Appendix A. Installing Apache Hadoop

It’s easy to install Hadoop on a single machine to try it out. (For installation on a cluster, please refer to Chapter 9.) The quickest way is to download and run a binary release from an Apache Software Foundation Mirror.

In this appendix, we cover how to install Hadoop Core, HDFS, and MapReduce. Instructions for installing Pig, HBase, and ZooKeeper are included in the relevant chapter (Chapters 11, 12, and 13).

Prerequisites

Hadoop is written in Java, so you will need to have Java installed on your machine, version 6 or later. Sun’s JDK is the one most widely used with Hadoop, although others have been reported to work.

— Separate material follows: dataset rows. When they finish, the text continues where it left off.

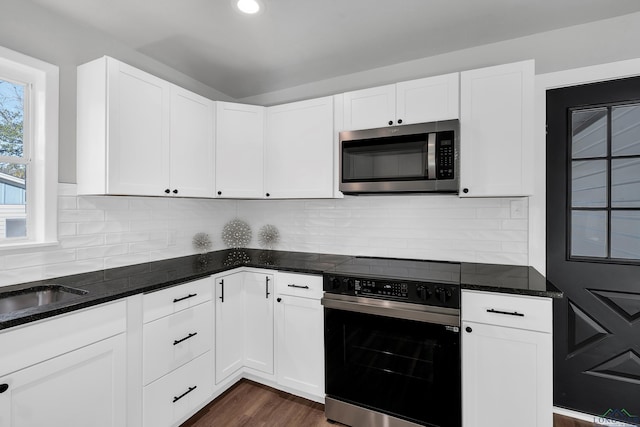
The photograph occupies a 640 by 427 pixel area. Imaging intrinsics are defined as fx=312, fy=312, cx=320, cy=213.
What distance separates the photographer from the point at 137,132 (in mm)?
2051

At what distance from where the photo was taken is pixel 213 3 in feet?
5.94

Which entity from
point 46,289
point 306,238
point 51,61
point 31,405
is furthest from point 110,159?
point 306,238

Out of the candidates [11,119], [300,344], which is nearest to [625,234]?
[300,344]

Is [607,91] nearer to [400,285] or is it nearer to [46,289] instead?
[400,285]

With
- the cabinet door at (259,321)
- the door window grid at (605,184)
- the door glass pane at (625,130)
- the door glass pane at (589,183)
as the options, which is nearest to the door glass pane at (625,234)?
the door window grid at (605,184)

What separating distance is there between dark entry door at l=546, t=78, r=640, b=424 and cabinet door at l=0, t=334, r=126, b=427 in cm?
274

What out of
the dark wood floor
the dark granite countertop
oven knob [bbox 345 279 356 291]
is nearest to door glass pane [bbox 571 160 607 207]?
the dark granite countertop

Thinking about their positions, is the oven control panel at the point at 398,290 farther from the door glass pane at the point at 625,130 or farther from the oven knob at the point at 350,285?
the door glass pane at the point at 625,130

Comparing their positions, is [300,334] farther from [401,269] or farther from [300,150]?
[300,150]

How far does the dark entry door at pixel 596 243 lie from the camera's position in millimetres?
1959

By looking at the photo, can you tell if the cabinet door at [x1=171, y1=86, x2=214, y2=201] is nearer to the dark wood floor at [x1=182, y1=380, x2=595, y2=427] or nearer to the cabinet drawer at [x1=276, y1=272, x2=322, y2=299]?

Hadoop runs on Unix and on Windows. Linux is the only supported production platform, but other flavors of Unix (including Mac OS X) can be used to run Hadoop for development. Windows is only supported as a development platform, and additionally requires Cygwin to run. During the Cygwin installation process, you should include the openssh package if you plan to run Hadoop in pseudo-distributed mode (see following explanation).

Installation

Start by deciding which user you’d like to run Hadoop as. For trying out Hadoop or developing Hadoop programs, it is simplest to run Hadoop on a single machine using your own user account.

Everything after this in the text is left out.